Hausse du niveau général des prix : ces derniers augmentent en moyenne. L’inflation s’explique par un excès de demande globale (les agents dépensent de trop) ou par la hausse des coûts de production (par exemple suite à un choc pétrolier).

Investissement

Il désigne avant tout l’achat de capital fixe. On distingue entre investissement de capacité (qui vise à accroître la production en augmentant la quantité de capital fixe utilisée), investissement de productivité (qui consiste à acquérir du capital fixe plus performant, pas forcément pour produire plus, mais pour réduire les coûts de production) et investissement de remplacement (qui consiste à remplacer le capital obsolète ou usé). Tout investissement ne conduit donc pas forcément à une hausse du stock de capital (puisque l’investissement de remplacement ne consiste qu’à remplacer du capital déjà existant). On distingue donc entre investissement net et investissement brut. L’investissement net désigne le total des dépenses d’investissement (l’investissement brut) auxquelles on retranche les dépenses d’investissement de remplacement. Seul l’investissement net accroît le stock de capital. On distingue aussi entre investissement matériel (acquisition de capital physique) et investissement immatériel (achats de services tels que la R&D, la publicité, la formation des travailleurs, etc.). La comptabilité nationale mesure l’investissement avec la formation brute de capital fixe (FBCF).

Institutions

Pour Douglass North (1920-2015), prix Nobel d’économie en 1993, les institutions sont un ensemble de règles et de contraintes qui encadrent les interactions humaines et notamment les échanges. Elles favorisent les échanges et augmentent le bien-être de la population en suscitant de la confiance entre les agents. Les droits de propriété et notamment les brevets sont des exemples d’institutions.

PIB

Le PIB est un indicateur de richesse. 1) Le PIB d’un pays est égal à la somme des valeurs ajoutées créées au cours d’une année donnée par les organisations productives (entreprises et administrations publiques) présentes sur le territoire national. 2) Il correspond également aux revenus distribués aux résidents au cours d’une année. 3) Il est égal à la somme des dépenses de consommation, d’investissement et des exportations nettes. Lorsque le PIB augmente d’une année sur l’autre, il y a croissance économique.

Politique budgétaire

Politique menée par l’Etat, consistant à modifier la fiscalité et à faire varier les dépenses publiques en vue d’influencer la demande globale. Si la demande globale est insuffisante, l’Etat assouplit sa politique budgétaire en accroissant ses dépenses et/ou en réduisant les prélèvements obligatoires (plan de relance), soit pour inciter les entreprises et ménages à dépenser plus (via la baisse d’impôts ou la hausse des revenus de transfert, des salaires des fonctionnaires…), soit pour accroître directement la demande (via l’investissement public). Par contre, si la demande est excessive ou bien si l’Etat désire réduire sa dette publique, l’Etat resserre sa politique budgétaire en diminuant ses dépenses et en augmentant les impôts (plan d’austérité).

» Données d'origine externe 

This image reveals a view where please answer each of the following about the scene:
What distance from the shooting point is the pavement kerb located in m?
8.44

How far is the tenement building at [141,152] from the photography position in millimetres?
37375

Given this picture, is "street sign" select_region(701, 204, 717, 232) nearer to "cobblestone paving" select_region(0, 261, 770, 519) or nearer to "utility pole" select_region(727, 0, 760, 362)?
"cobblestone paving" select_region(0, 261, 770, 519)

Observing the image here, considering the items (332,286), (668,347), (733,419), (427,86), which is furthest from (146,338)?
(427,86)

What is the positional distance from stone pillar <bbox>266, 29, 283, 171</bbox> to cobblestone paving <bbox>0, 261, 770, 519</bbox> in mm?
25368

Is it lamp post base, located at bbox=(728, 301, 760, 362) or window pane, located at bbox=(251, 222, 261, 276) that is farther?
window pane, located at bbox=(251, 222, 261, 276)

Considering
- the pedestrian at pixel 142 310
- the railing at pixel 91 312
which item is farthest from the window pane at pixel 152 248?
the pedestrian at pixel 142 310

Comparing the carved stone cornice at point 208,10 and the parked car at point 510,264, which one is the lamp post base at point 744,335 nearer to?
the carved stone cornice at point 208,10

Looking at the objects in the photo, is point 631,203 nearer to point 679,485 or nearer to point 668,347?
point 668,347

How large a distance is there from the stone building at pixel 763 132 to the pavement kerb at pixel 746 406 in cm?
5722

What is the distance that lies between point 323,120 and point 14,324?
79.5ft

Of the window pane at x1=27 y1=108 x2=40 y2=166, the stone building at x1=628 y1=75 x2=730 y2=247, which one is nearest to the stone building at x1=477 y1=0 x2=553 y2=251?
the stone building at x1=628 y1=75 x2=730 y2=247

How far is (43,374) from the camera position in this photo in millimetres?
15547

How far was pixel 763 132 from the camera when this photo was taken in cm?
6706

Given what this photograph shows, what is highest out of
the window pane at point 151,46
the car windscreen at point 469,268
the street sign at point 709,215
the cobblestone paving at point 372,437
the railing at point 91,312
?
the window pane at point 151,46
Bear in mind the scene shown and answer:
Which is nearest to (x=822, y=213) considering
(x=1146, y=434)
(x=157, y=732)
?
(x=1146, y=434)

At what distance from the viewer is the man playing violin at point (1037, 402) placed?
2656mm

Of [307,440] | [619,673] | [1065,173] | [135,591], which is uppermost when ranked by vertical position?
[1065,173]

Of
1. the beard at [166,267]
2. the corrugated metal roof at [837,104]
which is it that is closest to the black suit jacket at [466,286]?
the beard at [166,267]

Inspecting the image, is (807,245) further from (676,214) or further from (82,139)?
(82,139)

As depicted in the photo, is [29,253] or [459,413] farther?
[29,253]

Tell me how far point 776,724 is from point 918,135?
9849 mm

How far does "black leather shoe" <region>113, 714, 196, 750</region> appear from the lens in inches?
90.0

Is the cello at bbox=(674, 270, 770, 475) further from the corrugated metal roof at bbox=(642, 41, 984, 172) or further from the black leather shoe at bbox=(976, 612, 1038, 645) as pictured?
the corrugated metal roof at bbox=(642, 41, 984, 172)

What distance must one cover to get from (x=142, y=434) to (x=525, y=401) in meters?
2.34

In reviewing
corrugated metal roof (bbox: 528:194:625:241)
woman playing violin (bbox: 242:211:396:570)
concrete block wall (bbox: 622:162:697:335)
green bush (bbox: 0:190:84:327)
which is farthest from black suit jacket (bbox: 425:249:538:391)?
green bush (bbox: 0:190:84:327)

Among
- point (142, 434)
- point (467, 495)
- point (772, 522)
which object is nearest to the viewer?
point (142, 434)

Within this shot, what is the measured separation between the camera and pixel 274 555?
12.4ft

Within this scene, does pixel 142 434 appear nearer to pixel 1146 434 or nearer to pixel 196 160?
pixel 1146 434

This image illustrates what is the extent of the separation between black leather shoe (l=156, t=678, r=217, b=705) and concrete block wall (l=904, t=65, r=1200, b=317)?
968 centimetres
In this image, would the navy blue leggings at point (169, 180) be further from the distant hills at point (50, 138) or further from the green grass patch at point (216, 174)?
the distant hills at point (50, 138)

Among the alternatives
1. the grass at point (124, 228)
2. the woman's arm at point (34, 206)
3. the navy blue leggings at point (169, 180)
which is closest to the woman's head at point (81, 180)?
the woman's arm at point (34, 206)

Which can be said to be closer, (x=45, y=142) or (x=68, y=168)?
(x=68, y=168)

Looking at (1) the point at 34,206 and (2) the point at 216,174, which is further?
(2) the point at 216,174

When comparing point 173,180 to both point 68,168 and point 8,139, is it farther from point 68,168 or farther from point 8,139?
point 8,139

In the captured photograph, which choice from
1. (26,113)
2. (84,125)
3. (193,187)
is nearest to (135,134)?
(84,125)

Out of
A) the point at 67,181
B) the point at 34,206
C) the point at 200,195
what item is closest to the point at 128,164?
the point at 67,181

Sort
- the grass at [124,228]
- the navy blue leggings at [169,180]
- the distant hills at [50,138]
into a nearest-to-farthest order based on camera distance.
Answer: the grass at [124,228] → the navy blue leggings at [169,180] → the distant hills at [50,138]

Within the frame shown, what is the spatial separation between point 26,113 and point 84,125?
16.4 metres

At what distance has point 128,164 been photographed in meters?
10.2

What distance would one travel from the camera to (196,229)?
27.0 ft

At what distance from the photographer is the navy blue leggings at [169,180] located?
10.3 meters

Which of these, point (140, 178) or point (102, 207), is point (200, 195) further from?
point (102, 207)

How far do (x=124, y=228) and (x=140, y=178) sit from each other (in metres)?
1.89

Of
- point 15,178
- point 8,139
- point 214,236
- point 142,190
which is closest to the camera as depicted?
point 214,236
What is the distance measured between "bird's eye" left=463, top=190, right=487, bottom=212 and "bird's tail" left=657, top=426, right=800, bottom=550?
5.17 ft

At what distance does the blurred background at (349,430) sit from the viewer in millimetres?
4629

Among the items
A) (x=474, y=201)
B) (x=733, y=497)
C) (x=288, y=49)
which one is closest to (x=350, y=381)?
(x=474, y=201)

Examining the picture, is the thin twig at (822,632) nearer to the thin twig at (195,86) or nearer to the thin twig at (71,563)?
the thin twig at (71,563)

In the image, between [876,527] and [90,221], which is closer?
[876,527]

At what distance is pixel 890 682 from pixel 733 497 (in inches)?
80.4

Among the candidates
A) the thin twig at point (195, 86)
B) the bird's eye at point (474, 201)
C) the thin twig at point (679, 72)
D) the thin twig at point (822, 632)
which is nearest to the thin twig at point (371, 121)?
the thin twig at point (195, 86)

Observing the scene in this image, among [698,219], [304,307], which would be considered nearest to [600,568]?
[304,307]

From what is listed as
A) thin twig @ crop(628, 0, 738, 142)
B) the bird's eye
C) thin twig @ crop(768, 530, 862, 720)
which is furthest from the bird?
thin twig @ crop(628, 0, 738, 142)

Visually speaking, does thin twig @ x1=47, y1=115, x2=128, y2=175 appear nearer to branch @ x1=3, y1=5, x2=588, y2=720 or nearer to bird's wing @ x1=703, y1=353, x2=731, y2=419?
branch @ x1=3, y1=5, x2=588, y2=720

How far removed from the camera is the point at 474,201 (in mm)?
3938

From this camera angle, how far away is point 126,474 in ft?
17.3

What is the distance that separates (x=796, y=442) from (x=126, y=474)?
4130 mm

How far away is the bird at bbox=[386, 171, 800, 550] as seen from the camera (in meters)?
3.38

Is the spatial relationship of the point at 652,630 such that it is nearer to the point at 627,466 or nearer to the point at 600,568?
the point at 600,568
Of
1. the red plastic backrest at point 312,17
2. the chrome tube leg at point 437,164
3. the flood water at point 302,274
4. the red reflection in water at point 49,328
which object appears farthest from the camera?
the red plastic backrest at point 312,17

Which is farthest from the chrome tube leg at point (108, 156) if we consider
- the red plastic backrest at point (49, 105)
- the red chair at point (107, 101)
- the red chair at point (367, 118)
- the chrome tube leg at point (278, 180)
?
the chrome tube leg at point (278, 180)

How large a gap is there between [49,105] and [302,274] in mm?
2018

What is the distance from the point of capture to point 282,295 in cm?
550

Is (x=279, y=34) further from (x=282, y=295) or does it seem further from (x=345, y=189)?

Politiques conjoncturelles

Il s’agit d’une politique économique visant à influencer l’activité économique à court terme en influençant la demande globale. Elle se compose de la politique budgétaire (menée par l’Etat) et de la politique monétaire (menée par la banque centrale). Les politiques conjoncturelles ont quatre objectifs possibles : le plein emploi, la stabilité des prix (ni inflation, ni déflation), la croissance économique et l’équilibre des comptes extérieurs. Mais il est difficile de les atteindre en même temps : Kaldor parle de carré magique. Une politique conjoncturelle expansionniste vise à stimuler la demande globale lorsque l’économie connaît du chômage, une récession, voire une déflation. Une politique conjoncturelle restrictive vise au contraire à freiner la demande globale lorsque l’économie connaît une inflation et un déficit extérieur.

Politique monétaire

Politique menée par la banque centrale, consistant notamment pour elle à moduler son taux directeur, c’est-à-dire le taux d’intérêt auquel les banques peuvent s’approvisionner auprès d’elle en monnaie centrale (la seule monnaie avec laquelle les banques peuvent se régler entre elles). Lorsque la banque centrale désire stimuler la demande globale, elle assouplit sa politique monétaire en baissant son taux directeur, puisque cela incite les banques à davantage prêter et à réduire leurs propres taux d’intérêt. Inversement, la banque centrale resserre sa politique monétaire lorsque l’économie connaît de l’inflation : comme les banques prêtent alors moins, la demande décline, si bien que les entreprises sont moins à même d’accroître leurs prix.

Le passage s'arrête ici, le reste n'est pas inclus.